Análise de emissores: atualização sob a ótica de crédito privado
Publicado por: Análise BB
4 minutos
Atualizado em
22/09/2025 às 11:49
Confira o relatório completo:
Os resultados da ISA Energia referentes aos últimos trimestres apresentaram a dinâmica da expansão em andamento, com crescimento de receita dos novos projetos que entraram em operação no período, mas com impacto negativo da revisão tarifária periódica do contrato antigo (059/2001) a partir de julho de 2024 e da decisão do órgão regulador agora no 2T25 que reduziu os valores a receber da RBSE (Rede Básica Sistema Existente) entre julho de 2025 e junho de 2028, com ajuste contábil no último resultado trimestral reportado.
Ainda assim, a receita ex-RBSE e a dinâmica de custos e despesas operacionais gerenciáveis continuam favorecendo a companhia e reafirmando sua tese de investimento. Além disso, a decisão final sobre o componente financeiro da RBSE também reduziu a incerteza sobre a geração de caixa futura da companhia. Investimentos mais fortes para o desenvolvimento dos 5 ativos ainda em construção, por outro lado, trouxeram a alavancagem medida pela relação entre dívida financeira líquida e EBITDA¹ dos últimos 12 meses de 2,7 vezes ao final de 2024 para 3,5 vezes ao final do 2T25.

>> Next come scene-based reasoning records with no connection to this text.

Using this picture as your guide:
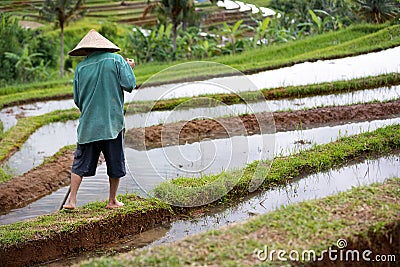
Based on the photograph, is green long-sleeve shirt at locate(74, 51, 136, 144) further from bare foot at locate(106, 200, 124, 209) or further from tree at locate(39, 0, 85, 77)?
tree at locate(39, 0, 85, 77)

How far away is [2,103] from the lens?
10.3m

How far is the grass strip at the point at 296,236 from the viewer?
9.73 feet

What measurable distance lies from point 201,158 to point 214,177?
771mm

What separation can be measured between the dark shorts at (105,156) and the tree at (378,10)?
1003cm

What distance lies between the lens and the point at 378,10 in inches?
526

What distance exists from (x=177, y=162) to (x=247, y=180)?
3.02ft

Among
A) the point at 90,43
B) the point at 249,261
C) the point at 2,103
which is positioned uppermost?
the point at 90,43

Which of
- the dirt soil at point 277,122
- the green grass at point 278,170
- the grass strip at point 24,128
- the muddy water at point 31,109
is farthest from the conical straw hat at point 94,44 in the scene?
the muddy water at point 31,109

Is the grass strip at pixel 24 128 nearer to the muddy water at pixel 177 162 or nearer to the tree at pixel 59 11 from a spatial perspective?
the muddy water at pixel 177 162

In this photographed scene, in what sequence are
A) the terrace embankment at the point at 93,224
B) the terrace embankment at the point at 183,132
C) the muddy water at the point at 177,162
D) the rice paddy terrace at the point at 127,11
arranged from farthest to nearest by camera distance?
1. the rice paddy terrace at the point at 127,11
2. the terrace embankment at the point at 183,132
3. the muddy water at the point at 177,162
4. the terrace embankment at the point at 93,224

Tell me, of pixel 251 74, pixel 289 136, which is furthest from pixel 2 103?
pixel 289 136

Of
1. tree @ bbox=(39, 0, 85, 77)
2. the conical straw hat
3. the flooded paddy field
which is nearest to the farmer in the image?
the conical straw hat

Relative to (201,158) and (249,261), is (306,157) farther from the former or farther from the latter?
(249,261)

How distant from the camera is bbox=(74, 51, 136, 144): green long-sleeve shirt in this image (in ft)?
14.0
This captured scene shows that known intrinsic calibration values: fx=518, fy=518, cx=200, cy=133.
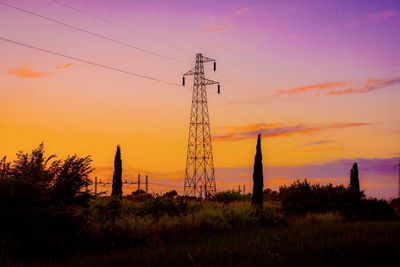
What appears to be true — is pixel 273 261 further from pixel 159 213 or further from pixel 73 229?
pixel 159 213

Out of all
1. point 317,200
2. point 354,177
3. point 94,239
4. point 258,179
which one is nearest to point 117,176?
point 258,179

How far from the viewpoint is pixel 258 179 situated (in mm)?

A receita líquida regulatória consolidada somou R$ 2,1 bilhões no 6M25 (-2,7% a/a), sofrendo impacto negativo, já verificado nos últimos trimestres, da Revisão Tarifária Periódica do contrato 059/2001 com efeitos a partir de julho de 2024 e principalmente pela parcela de ajuste de R$ 275 milhões, sem impacto caixa, referente à revisão do componente financeiro da RBSE após decisão da ANEEL de 10 de junho, que anularam os efeitos positivos do reajuste anual da RAP pelo IPCA acumulado em 12 meses e do crescimento decorrente da energização de novos projetos (Minuano e Água Vermelha) e de melhorias e reforços. A receita bruta regulatória do contrato 059/2001 ex-RBSE e das novas concessões licitadas somaram R$ 1,38 bilhão no 6M25 (+10,7% a/a), demostrando melhor os benefícios recorrentes da expansão em andamento.